In northern cultures, the principle of pay-for-performance often successfully motivates salespeople. The more you sell, the more you get paid. But the principle might well be resisted in more collectivist cultures, and in countries where rewards and promotion are expected to come with age and experience. Trompenaars gives the example of a sales rep in an Italian subsidiary of a US multinational company who was given a huge quarterly bonus under a new policy imposed by head office. His sales - which had been high for years - declined dramatically during the following three months. It was later discovered that he was deliberately trying not to sell more than any of his colleagues, so as not to reveal their inadequacies. He was also desperate not to earn more than his boss, which he thought would be an unthinkable humiliation that would force the boss to resign immediately.
Trompenaars also reports that Singaporean and Indonesian managers objected that pay-for-performance caused salesmen to pressure customers into buying products they didn't really need, which was not only bad for long term business relations, but quite simply unfair and ethically wrong.
Another example of an American idea that doesn't work well in Latin countries is matrix management. The task-oriented logic of matrix management conflicts with the principle of loyalty to the all-important line superior, the functional boss. You can't have two bosses any more than you can have two fathers.

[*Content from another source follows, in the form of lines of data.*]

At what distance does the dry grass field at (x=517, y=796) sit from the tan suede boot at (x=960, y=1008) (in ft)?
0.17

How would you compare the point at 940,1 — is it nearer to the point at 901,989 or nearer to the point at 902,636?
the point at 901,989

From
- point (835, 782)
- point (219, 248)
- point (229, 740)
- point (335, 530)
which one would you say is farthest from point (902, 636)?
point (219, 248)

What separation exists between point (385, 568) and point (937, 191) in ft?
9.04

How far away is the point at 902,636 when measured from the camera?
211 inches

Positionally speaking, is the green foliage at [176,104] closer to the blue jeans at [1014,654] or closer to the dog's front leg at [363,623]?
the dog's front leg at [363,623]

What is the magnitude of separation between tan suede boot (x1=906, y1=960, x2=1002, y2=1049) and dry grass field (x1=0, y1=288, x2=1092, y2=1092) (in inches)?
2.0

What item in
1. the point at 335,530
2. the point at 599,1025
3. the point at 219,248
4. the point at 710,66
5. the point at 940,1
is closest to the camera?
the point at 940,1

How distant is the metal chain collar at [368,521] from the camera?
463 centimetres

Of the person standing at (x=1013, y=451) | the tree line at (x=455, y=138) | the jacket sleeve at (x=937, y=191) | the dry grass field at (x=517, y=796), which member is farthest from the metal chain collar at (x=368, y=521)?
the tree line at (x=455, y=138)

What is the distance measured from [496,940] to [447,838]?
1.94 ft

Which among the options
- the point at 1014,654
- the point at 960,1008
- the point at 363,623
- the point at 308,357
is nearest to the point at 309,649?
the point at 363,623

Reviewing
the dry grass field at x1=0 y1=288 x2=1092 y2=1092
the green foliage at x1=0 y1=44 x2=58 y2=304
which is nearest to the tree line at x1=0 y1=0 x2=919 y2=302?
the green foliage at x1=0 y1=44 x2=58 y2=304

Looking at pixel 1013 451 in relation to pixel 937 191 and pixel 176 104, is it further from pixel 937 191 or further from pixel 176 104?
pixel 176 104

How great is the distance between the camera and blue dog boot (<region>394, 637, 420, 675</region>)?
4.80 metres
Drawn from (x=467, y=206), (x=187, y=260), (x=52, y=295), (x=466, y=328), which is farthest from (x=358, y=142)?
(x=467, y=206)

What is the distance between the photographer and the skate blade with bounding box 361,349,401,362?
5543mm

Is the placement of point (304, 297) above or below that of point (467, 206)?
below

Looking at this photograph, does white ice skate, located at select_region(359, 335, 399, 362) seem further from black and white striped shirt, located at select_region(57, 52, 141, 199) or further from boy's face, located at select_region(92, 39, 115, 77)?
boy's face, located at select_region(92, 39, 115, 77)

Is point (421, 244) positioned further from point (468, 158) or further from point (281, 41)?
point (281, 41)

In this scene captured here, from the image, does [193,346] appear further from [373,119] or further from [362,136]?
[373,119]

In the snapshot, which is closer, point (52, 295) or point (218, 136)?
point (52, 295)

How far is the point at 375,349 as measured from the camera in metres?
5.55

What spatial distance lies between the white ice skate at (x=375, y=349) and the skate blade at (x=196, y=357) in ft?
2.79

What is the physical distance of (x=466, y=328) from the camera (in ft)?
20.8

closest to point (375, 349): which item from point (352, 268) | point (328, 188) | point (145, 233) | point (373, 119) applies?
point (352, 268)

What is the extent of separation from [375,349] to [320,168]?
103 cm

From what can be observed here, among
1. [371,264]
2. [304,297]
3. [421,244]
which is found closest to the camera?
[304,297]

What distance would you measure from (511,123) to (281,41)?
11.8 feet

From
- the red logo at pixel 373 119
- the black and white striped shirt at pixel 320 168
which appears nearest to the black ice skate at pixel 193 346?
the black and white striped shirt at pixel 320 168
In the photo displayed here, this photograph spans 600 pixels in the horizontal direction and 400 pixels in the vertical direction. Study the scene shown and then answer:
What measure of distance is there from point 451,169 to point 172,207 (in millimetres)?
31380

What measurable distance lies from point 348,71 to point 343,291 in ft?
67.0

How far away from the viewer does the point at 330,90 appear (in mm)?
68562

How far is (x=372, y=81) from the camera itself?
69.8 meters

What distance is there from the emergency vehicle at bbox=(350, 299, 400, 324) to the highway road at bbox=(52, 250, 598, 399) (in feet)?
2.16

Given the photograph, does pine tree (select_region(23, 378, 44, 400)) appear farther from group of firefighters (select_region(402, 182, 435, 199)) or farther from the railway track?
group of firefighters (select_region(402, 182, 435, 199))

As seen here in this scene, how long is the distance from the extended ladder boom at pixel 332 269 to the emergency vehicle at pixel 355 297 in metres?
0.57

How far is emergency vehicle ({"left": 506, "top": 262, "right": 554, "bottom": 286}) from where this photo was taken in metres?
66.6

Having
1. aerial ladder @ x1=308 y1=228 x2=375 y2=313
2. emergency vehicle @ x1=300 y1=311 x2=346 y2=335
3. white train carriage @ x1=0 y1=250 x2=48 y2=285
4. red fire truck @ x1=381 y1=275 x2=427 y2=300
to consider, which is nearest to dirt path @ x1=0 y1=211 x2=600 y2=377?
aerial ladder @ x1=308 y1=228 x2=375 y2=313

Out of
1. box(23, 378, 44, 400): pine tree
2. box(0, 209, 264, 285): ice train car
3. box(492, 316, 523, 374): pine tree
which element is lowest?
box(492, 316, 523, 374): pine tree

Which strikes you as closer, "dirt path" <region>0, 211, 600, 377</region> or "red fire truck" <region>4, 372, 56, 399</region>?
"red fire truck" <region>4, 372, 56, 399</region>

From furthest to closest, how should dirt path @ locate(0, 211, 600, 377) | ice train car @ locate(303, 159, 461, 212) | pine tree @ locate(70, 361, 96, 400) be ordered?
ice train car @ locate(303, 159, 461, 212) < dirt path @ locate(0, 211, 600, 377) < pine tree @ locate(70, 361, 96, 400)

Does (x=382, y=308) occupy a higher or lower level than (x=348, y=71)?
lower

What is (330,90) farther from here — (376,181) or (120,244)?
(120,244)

Andre Laurent, a French researcher, has said that in his experience, French managers would rather see an organization die than tolerate a system in which a few subordinates have to report to two bosses.
In discussing people's relationships with their boss and their colleagues and friends, Trompenaars distinguishes between universalists and particularists. The former believe that rules are extremely important; the latter believe that personal relationships and friendships should take precedence. Consequently, each group thinks that the other is corrupt. Universalists say that particularists 'cannot be trusted because they will always help their friends', while the second group says of the first 'you cannot trust them; they would not even help a friend'. According to Trompenaars1 data, there are many more particularists in Latin and Asian countries than in Australia, the USA, Canada, or northwest Europe.